DATASET →
== Segment start ==
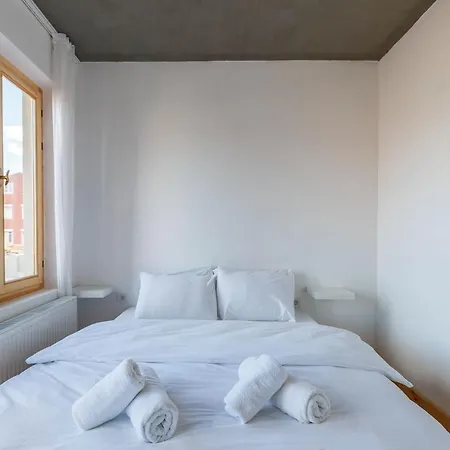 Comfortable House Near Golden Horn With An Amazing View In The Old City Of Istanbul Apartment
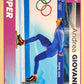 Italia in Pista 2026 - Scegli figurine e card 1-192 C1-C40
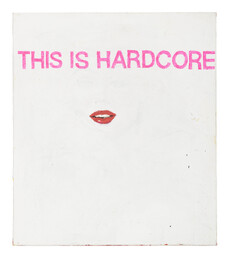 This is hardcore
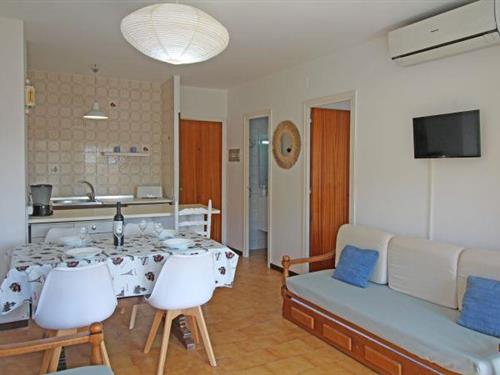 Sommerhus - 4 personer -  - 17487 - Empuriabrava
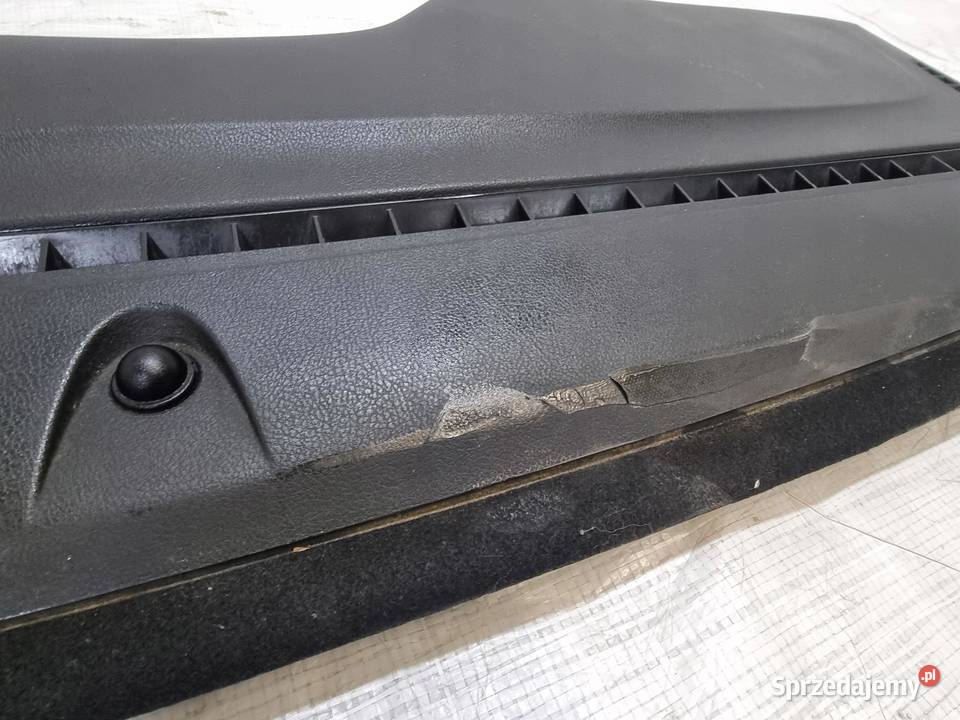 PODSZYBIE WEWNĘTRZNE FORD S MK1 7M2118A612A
== Segment end ==
TRY IT →
Repeat each entry exactly as given; no pictures belong in the copy.

REPLY TO THE EXERCISE →
 Comfortable House Near Golden Horn With An Amazing View In The Old City Of Istanbul Apartment
 Italia in Pista 2026 - Scegli figurine e card 1-192 C1-C40
 This is hardcore
 Sommerhus - 4 personer -  - 17487 - Empuriabrava
 PODSZYBIE WEWNĘTRZNE FORD S MK1 7M2118A612A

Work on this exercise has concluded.